Todos se echaron a reír.
—No, yo realmente no pienso que animales como ésos vayan a aparecer —dijo Ana—. Sólo digo que estaría muy bien dormir con un fuego que nos cubra la entrada de la cueva.
—Quizá piensa Ana que los conejos pueden meterse aquí y mordernos los dedos de los pies —dijo Dick.
—¡Guau! —ladró
Tim
enderezando las orejas, como siempre hacía cuando oía hablar de conejos.
—Yo pienso que no debemos encender fuego —opinó Julián—. Porque lo podrían ver desde el mar y poner sobre aviso a cualquiera que llegase a la isla para contrabandear.
—Oh, no, Julián, la entrada de esta cueva está oculta al mar; estoy segura de que desde allí no podrían ver el fuego —dijo
Jorge,
al punto—. Está ahí enfrente esa línea de altas rocas que lo cubren todo completamente.
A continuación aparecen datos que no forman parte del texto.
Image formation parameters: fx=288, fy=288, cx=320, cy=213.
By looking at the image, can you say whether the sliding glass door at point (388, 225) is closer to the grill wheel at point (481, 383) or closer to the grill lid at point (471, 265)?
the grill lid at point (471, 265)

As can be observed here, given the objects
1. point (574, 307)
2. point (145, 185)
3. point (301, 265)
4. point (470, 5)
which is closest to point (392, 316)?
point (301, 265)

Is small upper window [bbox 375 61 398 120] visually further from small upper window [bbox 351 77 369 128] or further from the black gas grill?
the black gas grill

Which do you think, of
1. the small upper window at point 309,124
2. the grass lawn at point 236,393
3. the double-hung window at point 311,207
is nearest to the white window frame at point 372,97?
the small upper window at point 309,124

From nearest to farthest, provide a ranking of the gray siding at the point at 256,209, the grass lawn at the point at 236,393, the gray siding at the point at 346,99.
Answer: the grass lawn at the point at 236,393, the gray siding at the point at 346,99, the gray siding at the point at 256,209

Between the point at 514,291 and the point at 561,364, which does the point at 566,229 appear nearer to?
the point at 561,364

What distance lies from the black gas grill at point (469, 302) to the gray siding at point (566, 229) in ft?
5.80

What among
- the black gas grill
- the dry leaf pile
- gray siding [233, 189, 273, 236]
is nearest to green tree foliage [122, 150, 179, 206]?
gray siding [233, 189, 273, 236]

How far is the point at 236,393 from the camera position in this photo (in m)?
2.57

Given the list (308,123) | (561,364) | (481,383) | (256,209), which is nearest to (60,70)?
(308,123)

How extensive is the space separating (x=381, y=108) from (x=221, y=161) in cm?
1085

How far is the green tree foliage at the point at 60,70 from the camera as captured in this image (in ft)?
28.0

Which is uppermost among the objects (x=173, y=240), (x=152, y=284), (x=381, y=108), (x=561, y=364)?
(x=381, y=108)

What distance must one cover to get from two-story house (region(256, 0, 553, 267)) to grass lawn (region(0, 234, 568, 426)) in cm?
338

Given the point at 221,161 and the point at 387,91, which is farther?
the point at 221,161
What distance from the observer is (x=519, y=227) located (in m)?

A mí me gustaría que encendiéramos fuego.
—¡Muy bien,
Jorge
! —dijo Ana, gozosa de haber encontrado a alguien que fuera de su opinión.
—Pero no vamos ahora a cansarnos trayendo leña —dijo Dick, que no tenía la menor gana de moverse.
—No hace falta —dijo Ana vehementemente—. Yo misma he traído hoy un montón de leña, por si necesitábamos fuego, y la he dejado en el fondo de la cueva.
—¿Verdad que es una perfecta mujercita de su casa? —dijo Julián con gran admiración—. Ella podrá dormirse cuando está haciendo la vigilancia, pero tiene los ojos bien abiertos cuando se trata de prepararnos una casa con todas las comodidades.
Se levantaron y se dirigieron al fondo de la cueva para traer leña. Ana había traído unas brazadas de palitroques que los grajos habían dejado cuando hacían sus nidos en la torre. Todos trabajaron en preparar el fuego. Julián trajo una porción de marojos secos para meterlos entre la leña. Encendieron el fuego en la entrada de la cueva. Los chicos volvieron a sus camas de brezos y se echaron sobre ellas, mirando los rojos resplandores de las llamas y oyendo crujir la leña. La cueva tenía un aspecto sobrenatural y emocionante.